Healthcare staffing shortages are on the rise. As more care moves to the home, can technology help close the gap?

Increasingly, health organizations are turning to technology to solve some of the complex challenges related to moving care from traditional acute settings and into homes and communities. For many, the investment in key tools and technologies can increase efficiencies and improve capacity of current staff. Dina’s Chief Medical Officer Dr. Maryann Lauletta (below) weighs in.

Testing the Care-at-Home Waters

With the aging U.S. population and the pandemic-fueled focus on remote services, more healthcare is now offered at home. An increasing number of providers and health plans are testing the waters with select services or expanding existing care-at-home capabilities.

While this transition unfolds, there is an intensifying shortage of clinical and operational staff to support care that is, or could be, delivered beyond the hospital campus. Most organizations simply do not have the workforce to adequately manage a remote patient population.

The situation has reached the point where the American Hospital Association has called it a national emergency and is pressing Congress to help address workforce challenges. Healthcare team members are already stretched thin, and burnout is a concern.

In these difficult circumstances, providers and health plans need to find ways to support their teams without making them feel overextended, and they need to make team members feel that their work is impactful, meaningful, and helpful for patients.

Increasingly, health organizations are turning to technology to solve some of the complex challenges related to moving care from traditional acute settings and into homes and communities. For many, the investment in key tools and technologies can increase efficiencies and improve capacity of current staff.

Technology Connects Care Settings

Technology is the key to extending the reach into the home while remaining connected to home-based partners and vendors across care settings.

The goal is to use technology to focus on the right patient signals at the right time, and not get distracted by unnecessary data points that don’t require action. Managing by exception, triggers from predictive modeling, and patient feedback all help to determine in real time who may need intervention and ensures no one falls through the cracks.

We need more ways to engage and activate the patient. And we need more real-time patient feedback, not just at critical times but all along the care journey.

To do this successfully requires a combination of objective clinical data, typically from some form of remote monitoring technology or devices, along with subjective insights and feedback from patients and caregivers. Is there a loss of appetite?

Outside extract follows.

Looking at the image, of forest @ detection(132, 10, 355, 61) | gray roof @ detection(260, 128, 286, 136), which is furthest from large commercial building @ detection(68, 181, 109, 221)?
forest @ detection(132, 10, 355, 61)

How has the patient been sleeping? Is there a change in mobility?

Physical metrics from devices like blood pressure cuffs, glucometers, and pulse oximeters are important, but no device will give you a reading on isolation or depression.

Data Drives Proactive Care

Connecting disparate points of care and service providers and aligning them with the same goals – all while keeping the patient at the center – can positively influence outcomes and keep more patients safe and well cared for in their homes.

To prevent miscommunication or missed patient information, and to gain visibility into communications, provider organizations and health plans should consider a centralized platform that enables endpoint vendors and clinicians to connect and communicate, and which supplies visibility into those communications.

Such a platform should allow for plug-and-play integration of different types of technology (including both the objective and subjective inputs) so that everyone can be on the same page, communicating bi-directionally in real time, with visibility and transparency among all care team members.

We’re still in the early stages of care-at-home, and technology will continue to be central in improving care delivery and outcomes. Going forward, we need more ways to engage and activate the patient. And we need more real-time patient feedback, not just at critical times but all along the care journey.

All too often, we don’t talk to patients until they’re having a problem. Frequent check-ins, ongoing monitoring, and the opportunity to intervene quickly when needs change will provide a more complete patient picture and help people stay at home safely.

Prior to joining Dina, Maryann Lauletta, MD, FACHE, served as medical director for Inspira Health’s Medicare PACE/LIFE program, a full risk-bearing model, providing all-inclusive care for the elderly, and as ACO physician champion for the Inspira Network. Previously, she was vice president of medical operations at Jefferson Health’s three New Jersey hospitals. This article first appeared in MedCity News.